Rewording required in:

-- Make sure that your TITLE and ALT tags are descriptive and accurate

Ugh. It should be: Make sure that your TITLE tag and ALT attributes are descriptive and accurate.

I didn't see the meta description mentioned there either.

SlowMove

10:55 pm on May 2, 2004 (gmt 0)

Fatal Error: No DOCTYPE specified!

That's the message w3.org gave on a serp page. I think that part of the problem is that when running a database driven site, the programming weighs in heavier than anything else. I've got a simple Perl site, and often my pages don't validate. I worry more about getting the content right and checking it against a few popular browsers to make sure it looks alright. If I ran a fast and complex search engine, I think I'd be preoccupied with things like trying to filter out million page plus spam hubs without knocking out the legitimate sites.

IITian

11:14 pm on May 2, 2004 (gmt 0)

In case of PDF files Google warns us by putting a PDF label next to the title and adding a line about file format. Should Google remove this because it is not Google's job? (Lots of system will crash, but who cares?)

europeforvisitors

1:24 am on May 3, 2004 (gmt 0)

In case of PDF files Google warns us by putting a PDF label next to the title and adding a line about file format. Should Google remove this because it is not Google's job?

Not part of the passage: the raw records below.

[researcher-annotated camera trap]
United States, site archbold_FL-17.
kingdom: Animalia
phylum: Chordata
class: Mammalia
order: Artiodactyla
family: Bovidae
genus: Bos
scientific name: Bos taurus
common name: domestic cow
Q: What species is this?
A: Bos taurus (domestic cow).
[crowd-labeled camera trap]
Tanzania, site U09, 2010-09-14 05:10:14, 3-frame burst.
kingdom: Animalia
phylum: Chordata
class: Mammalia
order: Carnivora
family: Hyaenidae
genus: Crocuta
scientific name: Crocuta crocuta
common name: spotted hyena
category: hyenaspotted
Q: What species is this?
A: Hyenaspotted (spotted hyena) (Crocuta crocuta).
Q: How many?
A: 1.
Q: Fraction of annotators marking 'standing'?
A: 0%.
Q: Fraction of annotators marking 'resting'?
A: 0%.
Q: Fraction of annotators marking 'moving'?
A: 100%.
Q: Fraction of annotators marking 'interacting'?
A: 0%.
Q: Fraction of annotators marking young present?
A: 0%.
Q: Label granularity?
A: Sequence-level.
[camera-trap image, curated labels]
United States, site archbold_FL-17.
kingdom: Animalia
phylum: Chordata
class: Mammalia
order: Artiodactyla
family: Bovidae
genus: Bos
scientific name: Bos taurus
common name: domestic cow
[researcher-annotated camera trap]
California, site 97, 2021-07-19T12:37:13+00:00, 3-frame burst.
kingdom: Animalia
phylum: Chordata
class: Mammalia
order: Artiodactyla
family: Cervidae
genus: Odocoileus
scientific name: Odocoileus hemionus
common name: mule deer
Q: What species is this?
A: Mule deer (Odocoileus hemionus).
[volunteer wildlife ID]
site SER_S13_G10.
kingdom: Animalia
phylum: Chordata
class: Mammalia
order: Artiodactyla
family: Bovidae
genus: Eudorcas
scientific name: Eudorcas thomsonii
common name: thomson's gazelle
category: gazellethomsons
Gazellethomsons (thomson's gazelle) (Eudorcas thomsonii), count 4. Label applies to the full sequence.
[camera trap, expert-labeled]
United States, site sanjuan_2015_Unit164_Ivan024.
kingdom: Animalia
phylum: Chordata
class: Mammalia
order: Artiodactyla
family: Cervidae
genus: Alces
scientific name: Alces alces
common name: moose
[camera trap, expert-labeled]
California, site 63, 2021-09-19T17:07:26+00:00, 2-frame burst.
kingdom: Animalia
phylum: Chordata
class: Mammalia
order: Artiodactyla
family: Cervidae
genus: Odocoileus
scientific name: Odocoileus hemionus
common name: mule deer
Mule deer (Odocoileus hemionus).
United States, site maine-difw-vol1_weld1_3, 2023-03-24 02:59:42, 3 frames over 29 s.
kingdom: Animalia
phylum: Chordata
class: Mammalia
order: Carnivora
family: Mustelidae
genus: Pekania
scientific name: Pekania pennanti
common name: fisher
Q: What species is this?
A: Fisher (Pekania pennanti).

PDF files are a different type of content from HTML files, and they aren't supported by standard browsers, so it makes sense for Google to identify them as PDF files.

For Google, the question is likely to be "What does the user want to know?" It's reasonable for Google to assume that users would like to know if a link points to a PDF file that requires a separate reader; it's less reasonable for Google to assume that users care about whether a page's HTML code passes a validator check.

SlowMove

1:44 am on May 3, 2004 (gmt 0)

Try checking a Google page with the w3.org validator and see what happens. Maybe the only thing that really matters is how well pages are displayed in browsers.

rfgdxm1

3:24 am on May 3, 2004 (gmt 0)

>Try checking a Google page with the w3.org validator and see what happens. Maybe the only thing that really matters is how well pages are displayed in browsers.

Interesting point. If Google itself isn't all that concerned whether their pages validate at w3.org, it would be hypocritical for them to consider that relevant for other sites.

a1call

5:43 am on May 3, 2004 (gmt 0)

Hi,
6000 years ago people lived without a centralized govenment. Think about it no taxes no big brother.
It had its advantages and disadvantages. WWW at this point in time has the same advantages without any of the disadvantages. Let's keep it that way.
The proposition in the original tread is for a level of govenment we could do without.
As long as a human browser can see a page, who cares if a software would valdate it or not. What purpose would that serve. In my oppinion making sure your pages are compliant are a waste of time. In fact I make sure that they don't not to give credibilty to standardization. Also this could hamper with creativity as the standard might not consider newer and better formats.

digitalv

3:24 pm on May 3, 2004 (gmt 0)

A1call,

I am with you 100%, man! I say to hell with the standards - the more people that go AGAINST them the better off the web will be.

BigDave

3:44 pm on May 3, 2004 (gmt 0)

Actually, I have always been entertained by the idea of "standard by committee". An awful lot of those "standards" are never adopted by the rank and file.

On the other hand, when the standard just documents common usage, it tends to be a good standard.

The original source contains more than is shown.